__Excerpted text__
'''
Elphaba - completely different topic - how do I save a thread that I might need later on? Appreciate your time.


----------



## Testingthewater (Apr 14, 2009)

marc said:


> 1 hour 15 mins.


Marc

Thanks for your reply Do I really want to spend 3 hours in a car each day I a now thinking.


----------



## Testingthewater (Apr 14, 2009)

katiepotato said:


> Hi there,
> 
> How long the journey will take depends on a couple of things:
> 
> ...


Katie

Thnak you for these comments - I appreciate them


----------



## Testingthewater (Apr 14, 2009)

Ogri750 said:


> I was travelling to AD from Arabian Ranches (before I was seconded to this dull place called Doha), and the site was just past the airport. Took about 1hr 10min in the morning and about 1hr 20 min coming home.
> 
> Certainly no worse than my commute in the UK, though some of the manouvres you see on the road do make you shake your head in disbelief


Ogri750

Thanks for this


----------



## marc (Mar 10, 2008)
'''
__Data listing__
'''
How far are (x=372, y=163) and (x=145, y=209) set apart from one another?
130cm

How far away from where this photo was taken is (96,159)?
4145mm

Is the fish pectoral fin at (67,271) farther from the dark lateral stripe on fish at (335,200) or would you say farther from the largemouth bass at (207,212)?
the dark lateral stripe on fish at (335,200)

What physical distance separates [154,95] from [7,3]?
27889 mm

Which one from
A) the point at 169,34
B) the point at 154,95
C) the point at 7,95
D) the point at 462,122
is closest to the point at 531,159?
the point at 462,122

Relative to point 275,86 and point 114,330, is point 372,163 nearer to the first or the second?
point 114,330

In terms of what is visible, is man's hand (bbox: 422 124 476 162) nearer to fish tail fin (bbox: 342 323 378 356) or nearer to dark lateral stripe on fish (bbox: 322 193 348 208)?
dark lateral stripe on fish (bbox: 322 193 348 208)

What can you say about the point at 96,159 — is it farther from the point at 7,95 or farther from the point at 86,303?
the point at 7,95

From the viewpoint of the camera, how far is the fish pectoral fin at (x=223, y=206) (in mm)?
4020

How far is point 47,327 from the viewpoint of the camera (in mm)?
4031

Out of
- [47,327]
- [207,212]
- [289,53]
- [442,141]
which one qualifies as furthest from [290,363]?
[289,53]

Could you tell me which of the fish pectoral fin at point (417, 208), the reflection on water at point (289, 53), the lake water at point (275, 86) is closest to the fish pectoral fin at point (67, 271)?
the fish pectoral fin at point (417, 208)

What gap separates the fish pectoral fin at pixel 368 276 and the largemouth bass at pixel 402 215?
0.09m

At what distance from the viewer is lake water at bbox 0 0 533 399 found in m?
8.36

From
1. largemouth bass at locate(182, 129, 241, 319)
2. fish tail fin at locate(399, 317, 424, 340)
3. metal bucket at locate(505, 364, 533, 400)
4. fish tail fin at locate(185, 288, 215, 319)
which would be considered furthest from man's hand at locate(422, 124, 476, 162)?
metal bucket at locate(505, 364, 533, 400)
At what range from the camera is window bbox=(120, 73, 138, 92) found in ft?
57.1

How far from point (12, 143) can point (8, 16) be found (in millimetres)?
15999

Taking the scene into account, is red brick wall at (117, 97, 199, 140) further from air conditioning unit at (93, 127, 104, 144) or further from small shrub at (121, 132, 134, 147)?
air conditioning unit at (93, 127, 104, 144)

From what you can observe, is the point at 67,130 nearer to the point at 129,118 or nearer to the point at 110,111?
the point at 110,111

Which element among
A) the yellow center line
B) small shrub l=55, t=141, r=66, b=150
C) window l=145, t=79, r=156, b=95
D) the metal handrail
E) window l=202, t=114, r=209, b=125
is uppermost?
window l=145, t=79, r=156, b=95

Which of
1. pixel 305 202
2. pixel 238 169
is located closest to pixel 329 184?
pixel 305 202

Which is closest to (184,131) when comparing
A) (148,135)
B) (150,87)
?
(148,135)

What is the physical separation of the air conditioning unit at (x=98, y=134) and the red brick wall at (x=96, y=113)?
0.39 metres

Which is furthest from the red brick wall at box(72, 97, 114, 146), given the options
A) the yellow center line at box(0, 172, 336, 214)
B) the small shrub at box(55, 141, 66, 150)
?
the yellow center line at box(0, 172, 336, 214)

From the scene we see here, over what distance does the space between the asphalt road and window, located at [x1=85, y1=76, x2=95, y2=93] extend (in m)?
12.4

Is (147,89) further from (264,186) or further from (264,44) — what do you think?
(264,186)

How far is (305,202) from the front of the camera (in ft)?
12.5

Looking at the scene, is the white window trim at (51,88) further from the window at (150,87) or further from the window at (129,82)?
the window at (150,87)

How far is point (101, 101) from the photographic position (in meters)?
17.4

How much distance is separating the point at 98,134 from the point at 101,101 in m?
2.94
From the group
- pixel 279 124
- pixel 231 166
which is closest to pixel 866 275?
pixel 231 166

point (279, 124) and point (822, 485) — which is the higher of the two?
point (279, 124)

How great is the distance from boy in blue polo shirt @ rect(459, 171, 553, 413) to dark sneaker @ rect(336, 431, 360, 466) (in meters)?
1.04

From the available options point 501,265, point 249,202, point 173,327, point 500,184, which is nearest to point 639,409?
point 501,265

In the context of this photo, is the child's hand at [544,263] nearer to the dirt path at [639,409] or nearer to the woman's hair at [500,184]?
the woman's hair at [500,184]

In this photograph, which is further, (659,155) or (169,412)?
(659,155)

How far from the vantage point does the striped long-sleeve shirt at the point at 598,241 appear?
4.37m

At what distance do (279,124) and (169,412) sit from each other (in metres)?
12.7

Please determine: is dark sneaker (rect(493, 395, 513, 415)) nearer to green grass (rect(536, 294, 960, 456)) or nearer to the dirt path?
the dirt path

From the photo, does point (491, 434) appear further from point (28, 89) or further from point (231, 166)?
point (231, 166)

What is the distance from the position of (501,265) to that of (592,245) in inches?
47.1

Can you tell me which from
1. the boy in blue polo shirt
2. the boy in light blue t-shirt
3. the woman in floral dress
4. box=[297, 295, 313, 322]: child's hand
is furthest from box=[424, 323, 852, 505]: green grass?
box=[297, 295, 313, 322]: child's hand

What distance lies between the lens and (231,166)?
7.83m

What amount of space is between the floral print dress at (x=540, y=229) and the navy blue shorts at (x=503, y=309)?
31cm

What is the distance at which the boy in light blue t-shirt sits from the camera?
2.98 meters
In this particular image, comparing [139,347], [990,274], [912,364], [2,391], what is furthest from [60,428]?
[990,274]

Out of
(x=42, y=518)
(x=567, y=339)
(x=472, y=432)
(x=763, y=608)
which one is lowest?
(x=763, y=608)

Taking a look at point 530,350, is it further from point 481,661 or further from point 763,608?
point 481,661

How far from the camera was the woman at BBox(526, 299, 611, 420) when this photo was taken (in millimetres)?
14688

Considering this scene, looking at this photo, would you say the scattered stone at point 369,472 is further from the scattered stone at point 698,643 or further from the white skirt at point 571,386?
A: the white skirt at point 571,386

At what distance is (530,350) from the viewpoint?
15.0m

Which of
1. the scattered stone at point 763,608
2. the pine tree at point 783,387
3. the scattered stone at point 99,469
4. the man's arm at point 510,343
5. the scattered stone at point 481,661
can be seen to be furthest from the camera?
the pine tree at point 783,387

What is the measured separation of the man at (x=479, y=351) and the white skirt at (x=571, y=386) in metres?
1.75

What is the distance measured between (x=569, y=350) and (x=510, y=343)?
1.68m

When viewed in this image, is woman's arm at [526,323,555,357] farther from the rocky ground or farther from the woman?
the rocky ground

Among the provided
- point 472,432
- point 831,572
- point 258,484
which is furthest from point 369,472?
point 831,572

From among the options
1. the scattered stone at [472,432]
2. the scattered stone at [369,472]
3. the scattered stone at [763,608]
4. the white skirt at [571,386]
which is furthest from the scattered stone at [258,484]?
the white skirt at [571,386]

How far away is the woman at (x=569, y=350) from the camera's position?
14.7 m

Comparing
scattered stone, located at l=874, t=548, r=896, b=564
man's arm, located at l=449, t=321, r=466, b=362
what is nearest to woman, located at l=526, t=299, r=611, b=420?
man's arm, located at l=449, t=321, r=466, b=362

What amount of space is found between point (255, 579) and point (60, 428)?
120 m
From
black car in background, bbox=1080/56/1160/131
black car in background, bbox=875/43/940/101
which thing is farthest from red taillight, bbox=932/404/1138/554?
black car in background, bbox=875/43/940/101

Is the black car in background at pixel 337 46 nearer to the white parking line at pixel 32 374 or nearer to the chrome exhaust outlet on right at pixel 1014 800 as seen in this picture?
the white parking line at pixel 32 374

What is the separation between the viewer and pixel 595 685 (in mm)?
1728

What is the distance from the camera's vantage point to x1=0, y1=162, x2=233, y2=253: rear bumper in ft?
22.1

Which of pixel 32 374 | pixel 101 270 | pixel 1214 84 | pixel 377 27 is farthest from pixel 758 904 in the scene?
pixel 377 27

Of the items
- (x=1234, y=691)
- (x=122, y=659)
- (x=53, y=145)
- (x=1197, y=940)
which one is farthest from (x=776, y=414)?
'''
__Problems__
a. Answer these from the commute thread:
(i) How long did marc say the journey takes?
(ii) Where was Ogri750 traveling to AD from?
(iii) About how long did Ogri750's trip home take?
b. Transcribe the part of the commute thread that opens with the words containing "Thnak you for" and closes with "min coming home.".
c. Pick up the commute thread where it stops and write the next post.

__Responses for each task__
a.
(i) 1 hour 15 mins.
(ii) Arabian Ranches
(iii) About 1hr 20 min

b.
Thnak you for these comments - I appreciate them


----------



## Testingthewater (Apr 14, 2009)

Ogri750 said:


> I was travelling to AD from Arabian Ranches (before I was seconded to this dull place called Doha), and the site was just past the airport. Took about 1hr 10min in the morning and about 1hr 20 min coming home.

c.
i couldn't do that commute each day, 3 hrs out of a day in a car is harsh.... but theres limited housing options in AD so you may have no choice...


----------



## pokenose (Oct 10, 2008)

i have been in the same situation, working in the city centre of abu dhabi and needed to decide if i shud stay in dubai at a cheaper rental and drive for 3 hours everyday. I prefer paying the higher price for a year or so coz the risk driving on dubai-abudhabi road is way more than the extra price you pay on rental. It is not easy to get apartments in abu dhabi. But you do see apartments in the 120-140k range for 1-2 bedroom aprmnts. good luck with wotever you decide!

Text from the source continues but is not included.